# Frequency of oscillation (spring)

1. May 18, 2011

### Gold3nlily

1. The problem statement, all variables and given/known data
Two identical springs of spring constant 240 N/m are attached to each side of a block of mass 21 kg. The block is set oscillating on the frictionless floor. What is the frequency (in Hz) of oscillation?

Figure:
http://edugen.wiley.com/edugen/courses/crs4957/art/qb/qu/c15/fig15_30.gif

2. Relevant equations
w = sq(k/m)
w = omega = angular frequency
k = spring constant
m = mass

w=2(pi)f
f = w/(2pi)

3. The attempt at a solution

So this problem seemed simple enough...
w = sq(k/m)
w = sq(240/21)
w = 3.38

f = w/(2pi)
f = 3.38/(2pi) = 0.538Hz

Why is this wrong?
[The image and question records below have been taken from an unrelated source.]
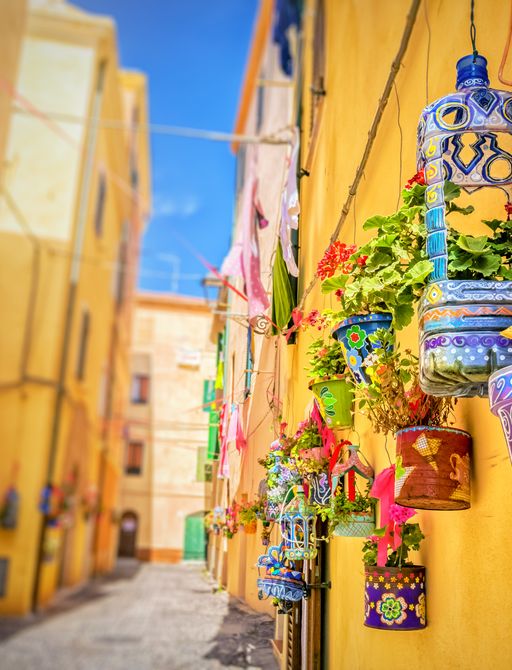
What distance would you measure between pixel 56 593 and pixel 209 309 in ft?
3.04

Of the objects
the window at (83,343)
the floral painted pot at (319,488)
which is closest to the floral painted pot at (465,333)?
the floral painted pot at (319,488)

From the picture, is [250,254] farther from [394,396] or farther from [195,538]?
[394,396]

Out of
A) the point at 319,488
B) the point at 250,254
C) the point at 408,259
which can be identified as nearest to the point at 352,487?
the point at 319,488

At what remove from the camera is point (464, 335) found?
74 cm

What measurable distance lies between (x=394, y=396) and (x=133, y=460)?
2.65 ft

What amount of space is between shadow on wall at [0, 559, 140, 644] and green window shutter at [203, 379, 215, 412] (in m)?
0.49

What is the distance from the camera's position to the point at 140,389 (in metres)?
1.82

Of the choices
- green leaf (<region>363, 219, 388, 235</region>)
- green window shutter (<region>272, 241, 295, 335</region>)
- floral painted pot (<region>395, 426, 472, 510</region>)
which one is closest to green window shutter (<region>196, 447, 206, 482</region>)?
green window shutter (<region>272, 241, 295, 335</region>)

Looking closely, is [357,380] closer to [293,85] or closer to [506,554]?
[506,554]

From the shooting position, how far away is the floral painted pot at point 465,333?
73 cm

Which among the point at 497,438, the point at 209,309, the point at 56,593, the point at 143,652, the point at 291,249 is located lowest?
the point at 143,652

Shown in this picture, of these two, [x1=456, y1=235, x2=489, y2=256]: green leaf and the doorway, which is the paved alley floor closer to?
the doorway

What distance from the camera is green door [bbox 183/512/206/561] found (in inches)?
69.7

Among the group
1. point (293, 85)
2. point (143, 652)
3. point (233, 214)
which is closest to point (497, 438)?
point (143, 652)
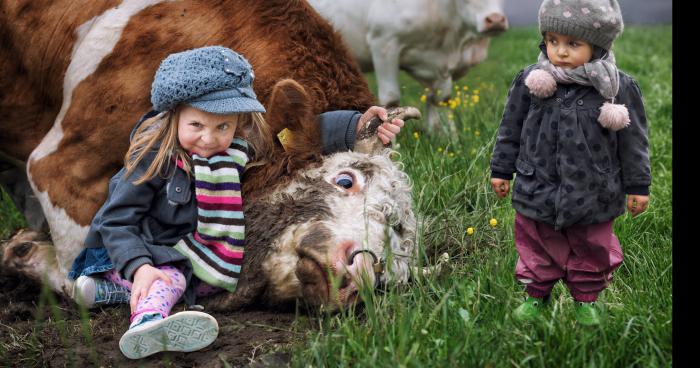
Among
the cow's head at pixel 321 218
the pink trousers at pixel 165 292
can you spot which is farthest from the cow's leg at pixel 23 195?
the cow's head at pixel 321 218

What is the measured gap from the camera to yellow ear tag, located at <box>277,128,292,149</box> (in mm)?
3410

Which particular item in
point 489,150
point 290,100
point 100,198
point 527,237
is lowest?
point 489,150

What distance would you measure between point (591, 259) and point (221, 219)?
55.9 inches

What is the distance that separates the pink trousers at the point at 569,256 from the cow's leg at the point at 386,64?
13.3 feet

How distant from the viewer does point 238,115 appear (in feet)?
10.9

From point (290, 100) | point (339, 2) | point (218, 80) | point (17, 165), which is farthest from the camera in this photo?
point (339, 2)

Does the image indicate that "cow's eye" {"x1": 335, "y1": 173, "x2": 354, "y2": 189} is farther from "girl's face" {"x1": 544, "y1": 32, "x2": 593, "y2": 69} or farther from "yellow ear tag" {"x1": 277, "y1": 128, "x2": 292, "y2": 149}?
"girl's face" {"x1": 544, "y1": 32, "x2": 593, "y2": 69}

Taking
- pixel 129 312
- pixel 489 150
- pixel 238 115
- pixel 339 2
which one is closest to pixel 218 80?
pixel 238 115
It must have something to do with there being two springs... but I don't know how that would change things.

2. May 18, 2011

### Staff: Mentor

Suppose that if the block were at rest at the equilibrium point you were to displace it, say, towards the left-hand spring by a small amount x. Each spring is going to react with some force. What would be the net force required to make the displacement? How does that compare to what a single spring would do?

3. May 18, 2011

### Gold3nlily

This may sound silly but wouldn't they cancel each other out becasue they are pulling from opposite directions?

hmm...

One would be pushing (KE?), and one would be pulling (PE?).
Maybe I am to use energy conservation?
There are no external forces, so then Emec is conserved.

KE = 1/2* K (Xm)2 sin2(wt + :theta:)
U(t)= 1/2* k (Xm)2cos2(wt + :theta:)

but it would be difficult to get "w" out of those functions. Is there a better way to do this?

4. May 18, 2011

### Staff: Mentor

One will be pulling and one will be pushing, yes. But pay attention to the directions of the forces that result! If the displacement x is to the left the spring on the left, being compressed, will push to the right. Meanwhile, the spring on the right, being stretched, will pull to the right. So both forces are to the right, opposite the direction of the displacement.

5. May 18, 2011

### Gold3nlily

Okay, so my guess is that I look at hook's law: F= -Kd
If the forces are moving together then -->
2F = -kd
so K will be half the size.

So then I apply that to this equation:
w = sq(.5k/21) = 2.39
f = w/(2pi) = (2.39/(2pi)) = 0.380 s-1??

6. May 18, 2011

### Staff: Mentor

No, the force is doubled. F = -2Kd.

What, then, is the effective spring constant?